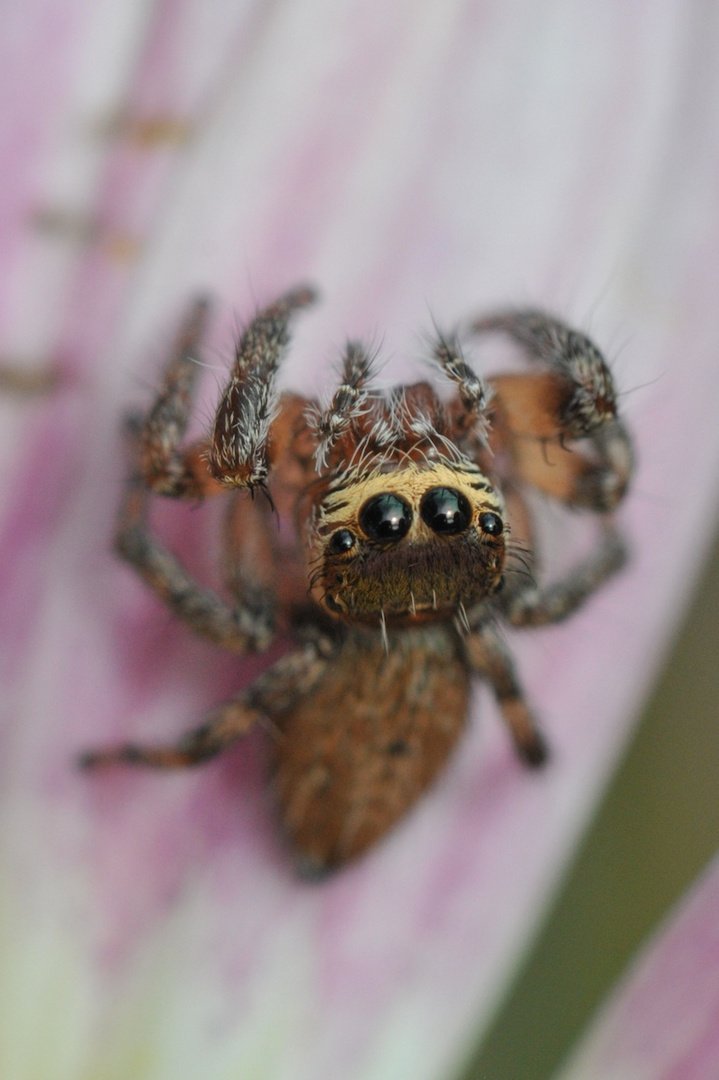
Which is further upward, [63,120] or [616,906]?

==

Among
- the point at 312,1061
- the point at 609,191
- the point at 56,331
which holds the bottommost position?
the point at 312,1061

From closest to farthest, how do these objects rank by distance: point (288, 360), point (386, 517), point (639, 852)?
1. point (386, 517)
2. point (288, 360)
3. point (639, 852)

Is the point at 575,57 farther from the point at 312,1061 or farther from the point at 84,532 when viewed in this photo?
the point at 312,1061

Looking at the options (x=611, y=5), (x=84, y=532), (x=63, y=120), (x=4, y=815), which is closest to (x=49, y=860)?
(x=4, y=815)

Job:
Please gather every line in the data above that contains the word "closest". Case counts.

Solution to this task:
From closest to farthest, how do these objects rank by distance: point (288, 360), point (386, 517), point (639, 852)?
Looking at the options (x=611, y=5), (x=84, y=532), (x=63, y=120), (x=4, y=815), which is closest to (x=49, y=860)?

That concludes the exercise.